* Texto do exercício:
------------------------------------------------------------------------
O senhor Newman gostava de ler escritos anónimos nas paredes: os insultos, as ameaças, os palavrões. Para ele esses rabiscos eram, cito, "um jornal secreto a publicar o que as pessoas realmente pensavam, não diluídas pelos medos da propriedade e pelos interesses egoístas".
O senhor Newman é o protagonista da primeira novela do escritor Arthur Miller. O autor de Morte de Um Caixeiro Viajante foi, por sua vez, personagem na vida da atriz Marilyn Monroe: amolgados na imprensa durante um fulminante namoro, casaram-se, sofreram cinco anos e separaram-se em 1961. Um ano e meio depois ela morreu, encharcada em álcool e barbitúricos.
O senhor Newman, o protagonista de Focus, escrito em 1945, não leria hoje paredes. Analisaria as caixas de comentários dos jornais na web, à procura da verdadeira expressão da raiva das pessoas. Não encontraria, porém, qualquer desabafo do dramaturgo de Bruxas de Salém, mesmo sob anonimato.
------------------------------------------------------------------------
* Enunciado: Cite, do texto sobre o senhor Newman, o trecho que começa nas palavras que contêm "O senhor Newman é" e termina em "mesmo sob anonimato.".

* Dados registados:
------------------------------------------------------------------------
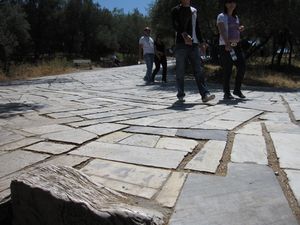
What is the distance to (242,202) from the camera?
------------------------------------------------------------------------
* Resolução:
O senhor Newman é o protagonista da primeira novela do escritor Arthur Miller. O autor de Morte de Um Caixeiro Viajante foi, por sua vez, personagem na vida da atriz Marilyn Monroe: amolgados na imprensa durante um fulminante namoro, casaram-se, sofreram cinco anos e separaram-se em 1961. Um ano e meio depois ela morreu, encharcada em álcool e barbitúricos.
O senhor Newman, o protagonista de Focus, escrito em 1945, não leria hoje paredes. Analisaria as caixas de comentários dos jornais na web, à procura da verdadeira expressão da raiva das pessoas. Não encontraria, porém, qualquer desabafo do dramaturgo de Bruxas de Salém, mesmo sob anonimato.